# Required task
Extract every record, exactly as written, and ignore the pictures.

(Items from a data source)
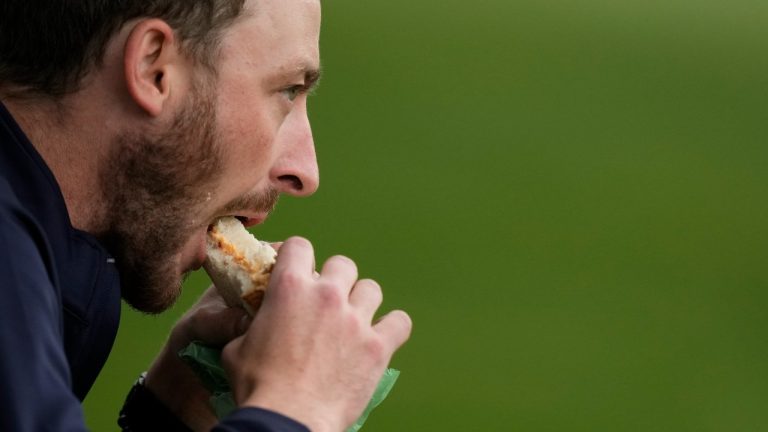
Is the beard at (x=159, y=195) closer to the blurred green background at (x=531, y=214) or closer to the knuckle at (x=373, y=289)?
the knuckle at (x=373, y=289)

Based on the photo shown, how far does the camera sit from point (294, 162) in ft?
3.66

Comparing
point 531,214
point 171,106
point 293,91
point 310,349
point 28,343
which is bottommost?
point 28,343

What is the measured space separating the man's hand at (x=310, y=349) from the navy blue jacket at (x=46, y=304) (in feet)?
0.14

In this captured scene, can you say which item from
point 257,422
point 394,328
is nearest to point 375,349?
point 394,328

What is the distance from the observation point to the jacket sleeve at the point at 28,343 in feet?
2.40

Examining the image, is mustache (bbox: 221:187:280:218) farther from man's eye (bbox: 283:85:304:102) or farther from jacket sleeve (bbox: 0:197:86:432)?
jacket sleeve (bbox: 0:197:86:432)

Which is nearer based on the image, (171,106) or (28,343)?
(28,343)

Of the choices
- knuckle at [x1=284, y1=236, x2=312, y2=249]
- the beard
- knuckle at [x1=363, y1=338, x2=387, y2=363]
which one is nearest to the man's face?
the beard

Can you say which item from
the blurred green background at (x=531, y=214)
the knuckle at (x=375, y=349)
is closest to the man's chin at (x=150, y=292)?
the knuckle at (x=375, y=349)

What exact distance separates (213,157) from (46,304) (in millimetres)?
264

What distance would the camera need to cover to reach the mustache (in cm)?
108

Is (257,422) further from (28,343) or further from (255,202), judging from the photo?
(255,202)

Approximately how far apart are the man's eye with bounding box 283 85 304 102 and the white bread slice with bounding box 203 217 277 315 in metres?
0.12

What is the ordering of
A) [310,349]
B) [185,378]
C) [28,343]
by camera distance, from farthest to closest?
[185,378] → [310,349] → [28,343]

# In response
Is the beard at (x=159, y=195) closer to the blurred green background at (x=531, y=214) or closer to the knuckle at (x=373, y=289)?
the knuckle at (x=373, y=289)

Based on the photo shown, how far does the camera sit from point (294, 162) in ft?
3.66

Comparing
point 531,214
point 171,106
point 293,91
point 310,349
point 28,343
which is bottommost?
point 28,343

What is the measured space separating the man's hand at (x=310, y=349) from the navy blue jacket at (x=46, y=304) (in feet)?
0.14

In this captured scene, can you say which item from
point 257,422
point 394,328
is nearest to point 375,349?
point 394,328

What is the distance from the observation point to the jacket sleeve at the point at 28,343 in feet?
2.40

Examining the image, is mustache (bbox: 221:187:280:218) farther from man's eye (bbox: 283:85:304:102) or farther from jacket sleeve (bbox: 0:197:86:432)?
jacket sleeve (bbox: 0:197:86:432)

Which is nearer based on the image, (171,106) or (28,343)?
(28,343)

Of the choices
- knuckle at [x1=284, y1=236, x2=312, y2=249]
- the beard
- knuckle at [x1=363, y1=338, x2=387, y2=363]
which one is nearest to the man's face?
the beard

Can you say which item from
the blurred green background at (x=531, y=214)
the knuckle at (x=375, y=349)
is closest to the man's chin at (x=150, y=292)?
the knuckle at (x=375, y=349)

What exact distance separates (213,157) from (46,304) (in millimetres)?
264

What distance would the camera need to cover to reach the mustache (in cm)?
108

Is (257,422) further from (28,343) or further from (255,202), judging from the photo?
(255,202)

Approximately how far apart are the man's eye with bounding box 283 85 304 102 and the white bread slice with bounding box 203 217 277 315 in metres?
0.12

What is the ordering of
A) [310,349]
B) [185,378]
C) [28,343]
by camera distance, from farthest to closest?
[185,378] → [310,349] → [28,343]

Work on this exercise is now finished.